Giant Cerebral Aneurysm: Still Formidable Challenges in Modern Neurosurgery

Teiji Tominaga
Department of Neurosurgery, Tohoku University Graduate School of Medicine, Miyagi, Japan

Corresponding author: Teiji Tominaga, tomi@nsg.med.tohoku.ac.jp

DOI: 10.31662/jmaj.2022-0109

Received: May 17, 2022
Accepted: May 20, 2022
Advance Publication: June 24, 2022
Published: July 15, 2022

Cite this article as:
Tominaga T. Giant Cerebral Aneurysm: Still Formidable Challenges in Modern Neurosurgery. JMA J. 2022;5(3):377-378.

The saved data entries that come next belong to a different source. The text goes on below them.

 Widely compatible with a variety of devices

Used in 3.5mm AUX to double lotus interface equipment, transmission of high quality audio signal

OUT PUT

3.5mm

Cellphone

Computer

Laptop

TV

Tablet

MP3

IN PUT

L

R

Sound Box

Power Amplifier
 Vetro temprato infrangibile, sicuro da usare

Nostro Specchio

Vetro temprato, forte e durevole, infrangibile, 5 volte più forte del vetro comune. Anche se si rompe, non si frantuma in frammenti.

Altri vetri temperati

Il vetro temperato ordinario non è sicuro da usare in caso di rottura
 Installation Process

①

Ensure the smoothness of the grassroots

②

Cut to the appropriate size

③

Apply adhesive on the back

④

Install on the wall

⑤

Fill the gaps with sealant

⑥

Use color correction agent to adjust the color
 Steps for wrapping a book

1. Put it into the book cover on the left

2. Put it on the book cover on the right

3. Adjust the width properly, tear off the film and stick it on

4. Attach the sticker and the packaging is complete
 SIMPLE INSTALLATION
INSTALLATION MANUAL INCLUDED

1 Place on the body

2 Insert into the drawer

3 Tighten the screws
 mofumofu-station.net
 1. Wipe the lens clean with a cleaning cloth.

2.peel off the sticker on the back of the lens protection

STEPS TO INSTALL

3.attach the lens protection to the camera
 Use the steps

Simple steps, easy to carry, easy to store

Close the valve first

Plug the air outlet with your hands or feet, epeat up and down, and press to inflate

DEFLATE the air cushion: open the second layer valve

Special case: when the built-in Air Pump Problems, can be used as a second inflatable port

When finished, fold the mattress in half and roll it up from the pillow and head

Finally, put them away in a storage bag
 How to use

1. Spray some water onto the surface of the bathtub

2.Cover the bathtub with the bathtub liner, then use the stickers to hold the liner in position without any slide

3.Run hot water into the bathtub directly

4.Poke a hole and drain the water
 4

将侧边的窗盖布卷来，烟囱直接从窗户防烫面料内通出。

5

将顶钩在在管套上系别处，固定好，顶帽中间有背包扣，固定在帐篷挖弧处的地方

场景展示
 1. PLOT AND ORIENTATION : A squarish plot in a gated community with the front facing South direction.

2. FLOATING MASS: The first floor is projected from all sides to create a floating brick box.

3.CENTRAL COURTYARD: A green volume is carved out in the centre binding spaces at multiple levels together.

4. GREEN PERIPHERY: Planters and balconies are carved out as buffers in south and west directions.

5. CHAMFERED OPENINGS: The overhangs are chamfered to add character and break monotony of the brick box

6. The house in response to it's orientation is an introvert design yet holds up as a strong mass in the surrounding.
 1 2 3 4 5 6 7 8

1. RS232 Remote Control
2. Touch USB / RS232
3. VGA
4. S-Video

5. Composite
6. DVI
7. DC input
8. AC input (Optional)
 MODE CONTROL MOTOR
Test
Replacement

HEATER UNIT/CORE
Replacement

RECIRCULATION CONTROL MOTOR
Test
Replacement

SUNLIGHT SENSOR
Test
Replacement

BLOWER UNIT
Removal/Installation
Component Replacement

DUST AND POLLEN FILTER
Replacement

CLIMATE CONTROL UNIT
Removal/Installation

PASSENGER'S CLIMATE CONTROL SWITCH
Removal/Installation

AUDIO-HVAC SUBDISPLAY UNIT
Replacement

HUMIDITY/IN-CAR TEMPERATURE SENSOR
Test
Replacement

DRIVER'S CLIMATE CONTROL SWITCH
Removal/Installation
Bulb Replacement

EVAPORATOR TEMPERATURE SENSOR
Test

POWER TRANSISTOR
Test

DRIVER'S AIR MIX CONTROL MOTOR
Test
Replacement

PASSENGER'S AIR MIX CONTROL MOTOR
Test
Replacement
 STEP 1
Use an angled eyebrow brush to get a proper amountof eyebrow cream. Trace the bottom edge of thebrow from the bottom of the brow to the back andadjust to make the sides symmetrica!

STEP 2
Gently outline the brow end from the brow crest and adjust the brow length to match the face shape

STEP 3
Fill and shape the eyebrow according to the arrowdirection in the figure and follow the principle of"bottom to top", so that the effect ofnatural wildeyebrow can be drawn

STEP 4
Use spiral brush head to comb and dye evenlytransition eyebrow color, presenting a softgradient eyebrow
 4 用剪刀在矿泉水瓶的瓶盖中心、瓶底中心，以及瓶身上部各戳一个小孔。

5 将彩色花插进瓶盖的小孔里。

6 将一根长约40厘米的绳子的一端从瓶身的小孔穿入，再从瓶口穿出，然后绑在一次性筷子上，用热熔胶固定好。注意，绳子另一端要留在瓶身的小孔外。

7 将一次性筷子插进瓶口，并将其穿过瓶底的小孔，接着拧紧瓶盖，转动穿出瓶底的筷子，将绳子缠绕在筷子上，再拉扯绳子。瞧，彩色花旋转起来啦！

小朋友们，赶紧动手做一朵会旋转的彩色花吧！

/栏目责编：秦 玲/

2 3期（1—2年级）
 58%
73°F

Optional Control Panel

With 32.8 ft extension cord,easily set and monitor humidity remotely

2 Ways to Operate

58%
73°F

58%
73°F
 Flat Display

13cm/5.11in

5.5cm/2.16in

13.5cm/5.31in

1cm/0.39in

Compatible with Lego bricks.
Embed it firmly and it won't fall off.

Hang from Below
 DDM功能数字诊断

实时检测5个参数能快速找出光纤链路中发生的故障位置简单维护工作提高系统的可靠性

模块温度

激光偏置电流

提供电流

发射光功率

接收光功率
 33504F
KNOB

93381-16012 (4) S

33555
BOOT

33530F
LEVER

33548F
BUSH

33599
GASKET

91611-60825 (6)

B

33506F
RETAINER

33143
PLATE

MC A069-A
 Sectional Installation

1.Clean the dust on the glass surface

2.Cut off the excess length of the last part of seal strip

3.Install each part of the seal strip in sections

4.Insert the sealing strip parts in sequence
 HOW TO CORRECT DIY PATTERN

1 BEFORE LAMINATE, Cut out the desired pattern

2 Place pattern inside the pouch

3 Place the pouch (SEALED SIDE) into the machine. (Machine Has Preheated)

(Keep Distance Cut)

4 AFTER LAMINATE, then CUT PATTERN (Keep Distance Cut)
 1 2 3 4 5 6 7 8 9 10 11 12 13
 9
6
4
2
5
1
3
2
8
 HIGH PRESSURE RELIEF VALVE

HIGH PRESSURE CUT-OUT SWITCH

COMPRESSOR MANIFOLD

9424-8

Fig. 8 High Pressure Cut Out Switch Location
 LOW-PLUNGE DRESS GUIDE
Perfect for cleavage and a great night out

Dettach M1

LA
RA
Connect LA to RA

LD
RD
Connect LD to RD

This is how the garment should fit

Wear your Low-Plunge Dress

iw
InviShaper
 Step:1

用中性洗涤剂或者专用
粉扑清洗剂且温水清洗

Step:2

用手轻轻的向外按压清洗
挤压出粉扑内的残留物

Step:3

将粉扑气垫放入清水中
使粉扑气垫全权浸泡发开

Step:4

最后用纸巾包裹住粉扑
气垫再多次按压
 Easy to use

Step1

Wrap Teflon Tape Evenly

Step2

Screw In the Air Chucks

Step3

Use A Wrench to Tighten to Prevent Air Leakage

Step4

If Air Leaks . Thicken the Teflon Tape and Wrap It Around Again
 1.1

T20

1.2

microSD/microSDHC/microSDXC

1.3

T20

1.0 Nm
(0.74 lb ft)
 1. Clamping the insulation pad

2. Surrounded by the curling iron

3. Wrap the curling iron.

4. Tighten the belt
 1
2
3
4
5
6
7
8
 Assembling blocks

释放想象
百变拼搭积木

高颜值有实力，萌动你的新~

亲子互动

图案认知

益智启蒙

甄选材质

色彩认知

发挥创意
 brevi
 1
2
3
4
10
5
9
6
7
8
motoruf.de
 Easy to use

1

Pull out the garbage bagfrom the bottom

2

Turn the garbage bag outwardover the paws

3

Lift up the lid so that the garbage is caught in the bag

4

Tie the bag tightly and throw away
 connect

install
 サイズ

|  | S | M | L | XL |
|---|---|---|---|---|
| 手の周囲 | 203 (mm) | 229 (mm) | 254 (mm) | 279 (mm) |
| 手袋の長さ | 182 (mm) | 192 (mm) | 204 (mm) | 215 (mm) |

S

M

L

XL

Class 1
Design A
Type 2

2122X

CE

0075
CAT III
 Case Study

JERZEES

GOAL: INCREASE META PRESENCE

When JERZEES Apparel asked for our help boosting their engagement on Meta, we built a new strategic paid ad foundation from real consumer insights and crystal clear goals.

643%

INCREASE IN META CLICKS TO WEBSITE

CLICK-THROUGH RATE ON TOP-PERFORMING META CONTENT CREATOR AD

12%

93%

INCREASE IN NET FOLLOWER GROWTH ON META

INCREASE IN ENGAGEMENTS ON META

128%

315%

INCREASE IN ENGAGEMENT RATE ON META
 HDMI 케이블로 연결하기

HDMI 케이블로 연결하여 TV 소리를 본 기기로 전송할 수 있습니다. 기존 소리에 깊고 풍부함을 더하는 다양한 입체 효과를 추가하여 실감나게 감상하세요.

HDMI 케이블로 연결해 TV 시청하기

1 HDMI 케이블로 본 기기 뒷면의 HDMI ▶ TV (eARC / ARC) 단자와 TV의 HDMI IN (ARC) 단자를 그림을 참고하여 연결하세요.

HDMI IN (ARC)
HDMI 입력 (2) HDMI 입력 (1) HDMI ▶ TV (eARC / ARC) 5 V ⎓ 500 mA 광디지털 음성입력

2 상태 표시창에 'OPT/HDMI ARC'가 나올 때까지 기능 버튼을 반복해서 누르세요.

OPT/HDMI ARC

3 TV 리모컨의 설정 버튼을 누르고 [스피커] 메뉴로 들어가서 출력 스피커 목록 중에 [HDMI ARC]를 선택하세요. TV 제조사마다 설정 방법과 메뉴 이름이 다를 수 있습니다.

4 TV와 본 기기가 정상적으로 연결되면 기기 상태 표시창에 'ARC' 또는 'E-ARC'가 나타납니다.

Key words: Cerebral Aneurysm, Cerebral Infarction, Embolism, Surgery

A giant aneurysm is generally defined as an intracranial aneurysm with a diameter of 25 mm or more (1). Giant aneurysms are relatively rare, comprising ~5% of all intracranial aneurysms, and mostly present between the fifth and the seventh decades (2). They are slightly more common in females and are located in regions of higher blood flow velocity, such as the cavernous and supraclinoid carotid, vertebrobasilar, and basilar apex (2). Approximately 5%-10% present in the pediatric population. The natural history of a giant aneurysm is unfavorable. The rupture risk of intracranial aneurysms generally increases depending on its size. The annual risk of rupture of giant aneurysms reaches up to 33.4%, which is 76 times higher than that of aneurysms that are 3-4 mm in the largest dimension according to a large, prospective cohort study of unruptured cerebral aneurysms in the Japanese population (3). Thus, surgical treatment should be indicated for giant cerebral aneurysms. The primary aim of surgical treatment for giant cerebral aneurysms is the permanent exclusion of the aneurysm from the circulation with preservation of the blood flow of the incorporated branches and the secondary aim is the relief of the mass effect on the adjacent brain parenchyma or neural structure. These aims can be achieved by various surgical techniques, including direct clipping of the aneurysm neck or trapping of the aneurysm with or without bypass. Recently, endovascular treatment, such as coil embolization, stent-assisted coil embolization, or flowdiverter, has been applied to these challenging aneurysms, as the endovascular devices have become sophisticated. The current results of definitive surgical and endovascular treatments, even in the best centers, remain relatively poor compared with the improvements made in the results of treatment of smaller aneurysms. Most surgical series reported a surgical mortality of at least 6% and a morbidity of at least 20% (2). In the endovascular treatment, there is a significant risk of rebleeding after coil embolization and a relatively high incidence of recanalization (2). These difficulties are due to their physical size; incorporation of vessels and perforators; and often poor tissue characteristics, such as intra-aneurysmal thrombus and calcification of the aneurysmal wall.

Giant cerebral aneurysms sometimes accompany chronic intra-aneurysmal thrombus due to blood flow stagnation within the aneurysm. Serpentine aneurysms are a subgroup of thrombosed intracranial aneurysms defined as a partially thrombosed lesion with tortuous internal vascular channel. Giant serpentine aneurysms may show spontaneous complete thrombosis and subarachnoid hemorrhage (4). Tanaka reported a case with a giant middle cerebral artery aneurysm (5). The patient initially manifested cerebral infarction, which was followed by aneurysmal rupture. Computed tomography at presentation revealed high density within the aneurysm, which might suggest a thrombus formation within the aneurysm. The underlying mechanisms of this thrombus formation remain unclear. This might be due to secondary thrombus formation based on chronic existing serpentine-type thrombosis. This might also have resulted from an atherosclerotic occlusion of the distal branches of the middle cerebral artery. This speculation is based on the atherosclerotic changes in the contralateral middle cerebral artery. The third speculation is embolic occlusion of the aneurysm, although the embolic source is undetermined. This case is rare in terms of the second attack of aneurysmal rupture. Recanalization after the complete thrombosis of the aneurysm might affect the following fatal rupture, which could be induced by the use of antithrombotic therapy. Antithrombotic therapy is the primary standard treatment for ischemic stroke; however, its safety for patients with ischemic stroke harboring giant cerebral aneurysm remains unclear. This case might suggest that antithrombotic therapy for ischemic stroke secondary to giant cerebral aneurysm could lead to secondary rupture.

Article Information

Conflicts of Interest



Teiji Tominaga is one of the Editors of JMA Journal and on the journal’s Editorial Staff. He was not involved in the editorial evaluation or decision to accept this article for publication at all.